Oh, we have them here too. I have clients who come in wearing designer clothes, real jewelery, and professionally manicured hands...and I will be struggling to find the money to buy new winter clothes and a replacement for my worn-out coat. I even have clients who are making more money than I do...and my job requires a college degree.
It's a frustrating line of work...but it can be rewarding...if I help just one person who really needs it, it's worth giving hand-outs to the cheaters.
post #57 of 59
ideally you would be married, be done with college and have a good job that makes good money before having kids, but thatisn't the case for some people
post #58 of 59
Quote:
Originally Posted by Zoe'n'MissKitty
My stories are not anecdotal. I work with these people EVERYDAY. It's my job to interview them and establish their eligibility for these programs. More often than not, they get really mad and try to find a way around it when they are told they are not eligible or that their benefits will be reduced, even if they are making quite a bit more money than they were before.
I'd honestly say it's about a 50/50 split between the ones who really do need help and aren't capable of doing any better than $5.15 an hour at McDonald's or Wal-Mart and those who are on assistance just because they can be.

I also remember that they are all human beings who deserve to be treated with respect...I just wish they would give me and my co-workers the same respect we give them.

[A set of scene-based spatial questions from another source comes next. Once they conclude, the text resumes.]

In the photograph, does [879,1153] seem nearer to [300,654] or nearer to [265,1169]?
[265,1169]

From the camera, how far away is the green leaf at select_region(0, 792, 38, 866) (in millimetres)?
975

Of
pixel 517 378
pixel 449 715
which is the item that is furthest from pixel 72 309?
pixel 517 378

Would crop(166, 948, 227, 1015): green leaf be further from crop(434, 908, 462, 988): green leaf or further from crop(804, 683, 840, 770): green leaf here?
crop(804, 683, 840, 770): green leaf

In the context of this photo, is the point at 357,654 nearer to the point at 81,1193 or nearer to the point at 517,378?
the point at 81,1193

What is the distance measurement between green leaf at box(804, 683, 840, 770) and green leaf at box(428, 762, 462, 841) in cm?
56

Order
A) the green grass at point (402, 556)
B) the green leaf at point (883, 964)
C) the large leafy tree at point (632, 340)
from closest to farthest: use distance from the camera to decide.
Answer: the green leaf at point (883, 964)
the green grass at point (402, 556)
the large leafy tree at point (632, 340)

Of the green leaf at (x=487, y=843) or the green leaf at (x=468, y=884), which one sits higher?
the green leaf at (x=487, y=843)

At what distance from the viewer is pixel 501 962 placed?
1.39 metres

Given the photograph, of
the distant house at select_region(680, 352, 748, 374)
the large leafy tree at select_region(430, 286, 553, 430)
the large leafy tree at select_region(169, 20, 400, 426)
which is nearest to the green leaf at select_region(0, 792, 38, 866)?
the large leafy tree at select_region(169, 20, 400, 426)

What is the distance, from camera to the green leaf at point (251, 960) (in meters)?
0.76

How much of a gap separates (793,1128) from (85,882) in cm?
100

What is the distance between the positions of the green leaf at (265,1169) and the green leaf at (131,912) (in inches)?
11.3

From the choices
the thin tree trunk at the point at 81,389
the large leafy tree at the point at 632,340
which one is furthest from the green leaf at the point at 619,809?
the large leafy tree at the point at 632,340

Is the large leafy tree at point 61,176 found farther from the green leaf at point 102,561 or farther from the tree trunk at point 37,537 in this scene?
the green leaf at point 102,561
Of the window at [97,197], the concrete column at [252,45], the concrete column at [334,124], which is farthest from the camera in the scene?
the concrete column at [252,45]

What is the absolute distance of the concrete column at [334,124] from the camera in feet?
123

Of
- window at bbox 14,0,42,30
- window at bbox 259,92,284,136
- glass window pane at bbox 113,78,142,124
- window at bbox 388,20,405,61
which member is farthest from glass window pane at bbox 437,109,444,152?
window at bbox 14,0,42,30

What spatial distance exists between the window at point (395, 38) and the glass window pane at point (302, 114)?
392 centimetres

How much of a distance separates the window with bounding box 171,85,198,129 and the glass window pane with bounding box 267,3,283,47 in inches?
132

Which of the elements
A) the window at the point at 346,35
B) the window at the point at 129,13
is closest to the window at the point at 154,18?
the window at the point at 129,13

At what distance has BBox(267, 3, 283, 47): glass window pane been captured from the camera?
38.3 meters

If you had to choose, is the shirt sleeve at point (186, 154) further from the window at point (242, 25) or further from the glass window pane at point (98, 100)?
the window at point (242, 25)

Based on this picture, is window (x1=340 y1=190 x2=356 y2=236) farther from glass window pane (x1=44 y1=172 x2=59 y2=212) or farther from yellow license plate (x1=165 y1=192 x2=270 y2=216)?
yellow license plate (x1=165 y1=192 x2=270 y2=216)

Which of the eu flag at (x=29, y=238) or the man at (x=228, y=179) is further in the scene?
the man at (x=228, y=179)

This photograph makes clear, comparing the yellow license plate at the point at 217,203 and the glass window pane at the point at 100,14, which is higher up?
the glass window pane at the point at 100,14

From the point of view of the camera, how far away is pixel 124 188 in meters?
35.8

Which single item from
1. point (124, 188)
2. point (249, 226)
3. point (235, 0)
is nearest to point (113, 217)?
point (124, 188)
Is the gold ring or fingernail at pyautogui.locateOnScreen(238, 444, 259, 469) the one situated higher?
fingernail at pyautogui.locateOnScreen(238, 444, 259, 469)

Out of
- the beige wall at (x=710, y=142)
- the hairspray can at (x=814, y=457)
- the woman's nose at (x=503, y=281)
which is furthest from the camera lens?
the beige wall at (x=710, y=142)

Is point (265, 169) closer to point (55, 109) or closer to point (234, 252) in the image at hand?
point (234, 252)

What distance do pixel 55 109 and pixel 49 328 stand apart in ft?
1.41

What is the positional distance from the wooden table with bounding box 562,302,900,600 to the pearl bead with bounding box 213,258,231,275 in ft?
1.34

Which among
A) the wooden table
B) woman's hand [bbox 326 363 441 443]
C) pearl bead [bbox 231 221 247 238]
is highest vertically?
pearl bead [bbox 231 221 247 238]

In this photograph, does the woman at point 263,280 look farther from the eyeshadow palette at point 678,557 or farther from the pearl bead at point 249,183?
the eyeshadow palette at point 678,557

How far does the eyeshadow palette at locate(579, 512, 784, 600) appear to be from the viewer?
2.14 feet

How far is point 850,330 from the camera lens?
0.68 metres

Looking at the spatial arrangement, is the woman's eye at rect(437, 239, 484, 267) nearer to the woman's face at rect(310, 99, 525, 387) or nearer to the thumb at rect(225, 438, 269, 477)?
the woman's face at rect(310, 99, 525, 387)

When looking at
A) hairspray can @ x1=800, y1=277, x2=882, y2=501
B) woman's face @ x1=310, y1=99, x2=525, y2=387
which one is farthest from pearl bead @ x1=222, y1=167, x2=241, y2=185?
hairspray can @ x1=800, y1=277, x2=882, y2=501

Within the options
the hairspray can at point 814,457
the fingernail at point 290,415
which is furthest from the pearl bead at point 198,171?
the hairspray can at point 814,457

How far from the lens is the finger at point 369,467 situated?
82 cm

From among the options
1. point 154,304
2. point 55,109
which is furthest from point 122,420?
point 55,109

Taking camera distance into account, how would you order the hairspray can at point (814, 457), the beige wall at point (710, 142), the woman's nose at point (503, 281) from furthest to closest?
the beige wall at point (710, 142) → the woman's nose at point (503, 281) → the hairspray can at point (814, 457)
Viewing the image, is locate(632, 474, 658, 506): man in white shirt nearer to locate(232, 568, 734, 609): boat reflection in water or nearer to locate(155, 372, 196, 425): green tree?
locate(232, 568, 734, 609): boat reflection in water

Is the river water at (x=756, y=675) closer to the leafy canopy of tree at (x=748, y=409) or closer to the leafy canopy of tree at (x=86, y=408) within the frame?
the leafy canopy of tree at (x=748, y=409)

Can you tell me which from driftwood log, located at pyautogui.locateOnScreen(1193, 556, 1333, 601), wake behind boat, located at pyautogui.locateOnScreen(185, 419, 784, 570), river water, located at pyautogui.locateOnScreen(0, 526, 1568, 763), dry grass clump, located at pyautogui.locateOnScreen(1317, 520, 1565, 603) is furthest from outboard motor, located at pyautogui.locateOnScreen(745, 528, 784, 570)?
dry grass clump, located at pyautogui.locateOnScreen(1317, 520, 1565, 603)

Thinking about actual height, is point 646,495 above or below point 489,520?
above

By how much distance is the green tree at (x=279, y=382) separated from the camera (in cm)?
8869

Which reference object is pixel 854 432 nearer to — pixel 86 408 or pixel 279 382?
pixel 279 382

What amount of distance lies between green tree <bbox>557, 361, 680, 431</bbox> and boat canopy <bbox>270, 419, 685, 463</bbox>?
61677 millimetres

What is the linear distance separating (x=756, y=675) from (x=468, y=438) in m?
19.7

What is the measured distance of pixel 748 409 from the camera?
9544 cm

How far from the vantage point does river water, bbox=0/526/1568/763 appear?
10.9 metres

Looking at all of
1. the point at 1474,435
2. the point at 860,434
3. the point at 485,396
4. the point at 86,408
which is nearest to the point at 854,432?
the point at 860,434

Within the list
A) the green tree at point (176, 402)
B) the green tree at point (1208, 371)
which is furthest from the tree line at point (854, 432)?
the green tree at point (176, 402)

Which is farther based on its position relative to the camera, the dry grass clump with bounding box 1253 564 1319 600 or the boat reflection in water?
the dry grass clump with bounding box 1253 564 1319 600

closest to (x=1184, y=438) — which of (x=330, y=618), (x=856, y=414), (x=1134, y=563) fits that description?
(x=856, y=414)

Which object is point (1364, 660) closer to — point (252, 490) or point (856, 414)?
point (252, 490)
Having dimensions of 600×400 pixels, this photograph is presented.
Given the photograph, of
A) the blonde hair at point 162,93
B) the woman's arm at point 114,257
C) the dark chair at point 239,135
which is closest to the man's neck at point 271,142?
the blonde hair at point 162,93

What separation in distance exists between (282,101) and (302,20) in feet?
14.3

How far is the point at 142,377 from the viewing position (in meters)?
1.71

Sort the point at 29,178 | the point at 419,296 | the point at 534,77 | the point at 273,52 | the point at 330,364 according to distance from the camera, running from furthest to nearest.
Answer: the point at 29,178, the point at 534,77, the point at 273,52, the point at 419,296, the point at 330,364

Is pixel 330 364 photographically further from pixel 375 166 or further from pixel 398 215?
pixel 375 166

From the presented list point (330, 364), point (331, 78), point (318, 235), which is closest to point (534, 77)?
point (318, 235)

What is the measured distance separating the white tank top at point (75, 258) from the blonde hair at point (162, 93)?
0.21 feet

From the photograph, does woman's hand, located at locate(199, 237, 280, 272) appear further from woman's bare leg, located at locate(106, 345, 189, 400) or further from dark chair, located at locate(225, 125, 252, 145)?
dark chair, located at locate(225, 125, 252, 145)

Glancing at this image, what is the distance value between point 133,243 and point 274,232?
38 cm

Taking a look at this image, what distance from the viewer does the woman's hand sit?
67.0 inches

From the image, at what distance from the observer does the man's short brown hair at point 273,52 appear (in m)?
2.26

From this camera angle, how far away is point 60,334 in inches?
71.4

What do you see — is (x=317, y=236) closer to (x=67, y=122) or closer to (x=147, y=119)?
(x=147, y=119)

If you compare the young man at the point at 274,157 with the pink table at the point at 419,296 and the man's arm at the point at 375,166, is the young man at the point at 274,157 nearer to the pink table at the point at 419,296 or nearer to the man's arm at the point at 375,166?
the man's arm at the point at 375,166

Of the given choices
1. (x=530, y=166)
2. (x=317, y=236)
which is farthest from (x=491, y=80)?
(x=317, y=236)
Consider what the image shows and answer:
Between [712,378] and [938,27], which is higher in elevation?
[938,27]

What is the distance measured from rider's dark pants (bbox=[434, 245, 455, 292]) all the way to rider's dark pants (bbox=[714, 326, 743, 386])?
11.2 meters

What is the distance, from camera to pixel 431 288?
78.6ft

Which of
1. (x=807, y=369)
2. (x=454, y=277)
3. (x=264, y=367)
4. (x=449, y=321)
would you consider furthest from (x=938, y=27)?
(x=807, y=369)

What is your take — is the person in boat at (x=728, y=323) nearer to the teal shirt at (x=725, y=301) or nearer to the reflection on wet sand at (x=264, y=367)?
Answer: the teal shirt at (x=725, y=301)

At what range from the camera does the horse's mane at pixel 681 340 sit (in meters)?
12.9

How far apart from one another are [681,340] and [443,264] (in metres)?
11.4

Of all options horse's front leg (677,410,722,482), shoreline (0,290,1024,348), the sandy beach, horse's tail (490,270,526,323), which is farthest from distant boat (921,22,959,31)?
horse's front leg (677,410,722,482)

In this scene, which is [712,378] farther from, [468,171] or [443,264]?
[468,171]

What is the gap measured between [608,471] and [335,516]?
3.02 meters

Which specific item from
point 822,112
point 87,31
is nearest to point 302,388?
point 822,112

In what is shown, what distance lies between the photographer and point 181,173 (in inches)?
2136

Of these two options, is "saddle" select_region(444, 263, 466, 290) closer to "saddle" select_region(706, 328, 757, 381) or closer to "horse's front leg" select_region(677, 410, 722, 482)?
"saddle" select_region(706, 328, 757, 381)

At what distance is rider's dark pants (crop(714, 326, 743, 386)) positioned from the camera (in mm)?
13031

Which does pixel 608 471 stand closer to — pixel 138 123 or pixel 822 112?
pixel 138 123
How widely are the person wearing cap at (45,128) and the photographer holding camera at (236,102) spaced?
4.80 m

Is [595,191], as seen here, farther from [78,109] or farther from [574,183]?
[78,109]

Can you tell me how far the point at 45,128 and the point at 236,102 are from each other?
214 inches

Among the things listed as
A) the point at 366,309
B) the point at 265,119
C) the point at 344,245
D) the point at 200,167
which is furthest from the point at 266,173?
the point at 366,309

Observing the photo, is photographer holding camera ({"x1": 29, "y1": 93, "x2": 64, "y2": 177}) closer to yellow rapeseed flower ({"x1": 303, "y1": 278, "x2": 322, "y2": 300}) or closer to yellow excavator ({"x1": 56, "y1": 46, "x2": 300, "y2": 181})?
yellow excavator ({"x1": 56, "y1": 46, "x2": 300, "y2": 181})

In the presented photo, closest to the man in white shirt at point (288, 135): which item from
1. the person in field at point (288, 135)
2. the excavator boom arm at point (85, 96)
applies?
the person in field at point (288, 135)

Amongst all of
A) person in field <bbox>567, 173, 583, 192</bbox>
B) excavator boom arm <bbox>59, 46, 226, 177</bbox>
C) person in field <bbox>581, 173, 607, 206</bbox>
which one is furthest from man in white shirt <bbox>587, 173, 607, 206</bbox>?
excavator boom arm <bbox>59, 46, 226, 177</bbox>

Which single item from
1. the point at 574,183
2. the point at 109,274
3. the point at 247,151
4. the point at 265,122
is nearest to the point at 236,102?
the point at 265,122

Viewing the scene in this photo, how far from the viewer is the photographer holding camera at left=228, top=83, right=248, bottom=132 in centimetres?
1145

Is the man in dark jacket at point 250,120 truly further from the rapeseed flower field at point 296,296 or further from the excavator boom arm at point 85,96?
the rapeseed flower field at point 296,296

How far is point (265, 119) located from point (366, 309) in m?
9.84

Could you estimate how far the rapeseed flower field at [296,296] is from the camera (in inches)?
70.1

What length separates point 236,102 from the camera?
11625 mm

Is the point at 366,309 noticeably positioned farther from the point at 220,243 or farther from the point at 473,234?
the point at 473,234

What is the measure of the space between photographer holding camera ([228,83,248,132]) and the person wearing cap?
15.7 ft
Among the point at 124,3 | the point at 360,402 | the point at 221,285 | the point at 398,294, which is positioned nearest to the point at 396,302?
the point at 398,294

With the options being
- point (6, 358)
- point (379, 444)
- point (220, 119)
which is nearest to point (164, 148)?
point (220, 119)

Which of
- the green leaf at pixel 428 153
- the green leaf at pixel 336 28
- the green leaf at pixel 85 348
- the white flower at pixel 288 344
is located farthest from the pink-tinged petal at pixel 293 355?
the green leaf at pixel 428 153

Oh, we have them here too. I have clients who come in wearing designer clothes, real jewelery, and professionally manicured hands...and I will be struggling to find the money to buy new winter clothes and a replacement for my worn-out coat. I even have clients who are making more money than I do...and my job requires a college degree.
It's a frustrating line of work...but it can be rewarding...if I help just one person who really needs it, it's worth giving hand-outs to the cheaters.
Hugs to you for all you do. That is such a difficult, underpaid and overworked, and thankless job, but you really do so much good for a lot of people.
post #59 of 59
Thread Starter 
Quote:
Originally Posted by Zoe'n'MissKitty
My stories are not anecdotal. I work with these people EVERYDAY. It's my job to interview them and establish their eligibility for these programs. More often than not, they get really mad and try to find a way around it when they are told they are not eligible or that their benefits will be reduced, even if they are making quite a bit more money than they were before.
I'd honestly say it's about a 50/50 split between the ones who really do need help and aren't capable of doing any better than $5.15 an hour at McDonald's or Wal-Mart and those who are on assistance just because they can be.
Hi, That wasn't necessarily directed at you but rather at the masses
Most people provide anecdotes when attempting to prove this point.
I don't think that is fair.
As someone who works front-line (I am assuming you are an Income Assistance/welfare Intake worker?) in one of the most thankless frontline positions there is, my hat is off.

You have the horrible task of actually telling people they don't qualify for benefits...ack. So, you are naturally going to see a WHOLE lot of angry people in your daily work. I don't envy you, sister

As my profession was also in the social services sector for years (and will be again, just in a different area), I also dealt with many thankless people.
I have also seen a lot of anger, sadness, and injustice within the system on both sides. Its one of the reasons I left the field to regroup and re-direct.
Due to bureaucracy, as a worker, your hands are often tied in terms of doing the community any greater good. That is the saddest thing of all.
Have a good work day today
and remember to practice "self-care" and take it when you need it!